Change Data Capture (CDC): Complete Guide to Real-Time Data Synchronization

Change data capture (CDC) is a set of software design patterns and technologies that identify and capture changes made to data in a source database — inserts, updates, and deletes — and deliver those changes to downstream systems in near real time. Rather than periodically copying the full contents of a table (as batch ETL does), CDC continuously monitors the source for changes and streams only the changed records, dramatically reducing latency and processing overhead for downstream data pipelines.

TL;DR

Change data capture (CDC) tracks every insert, update, and delete in a source database and streams those changes to downstream systems with sub-second to low-minute latency.
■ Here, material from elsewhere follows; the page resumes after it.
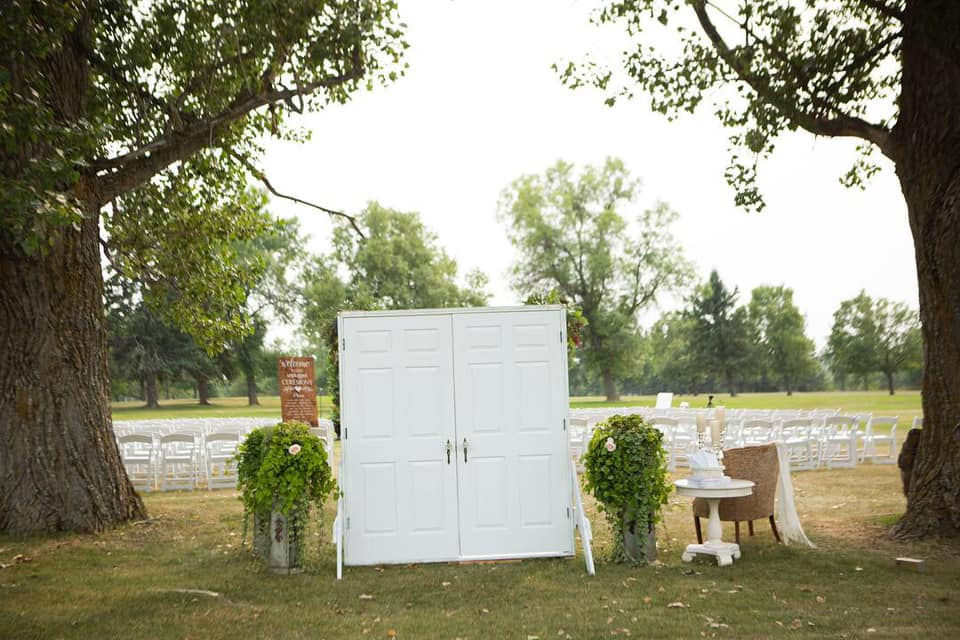 wedding outdoor doors.jpg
Log-based CDC — reading the database's write-ahead log — is the gold standard: it adds no load to the source, preserves every change event, and powers real-time data warehouses, microservice sync, and operational analytics.

What Is CDC?

Every operational database constantly receives changes: new orders are inserted, customer addresses are updated, cancelled subscriptions are deleted. In traditional data architectures, these changes are captured periodically by full-table or incremental batch jobs that copy data to a data warehouse or data lake on a fixed schedule. This means the downstream systems are always some hours behind the source — a latency that is increasingly unacceptable for operational analytics, real-time dashboards, event-driven microservices, and ML feature pipelines.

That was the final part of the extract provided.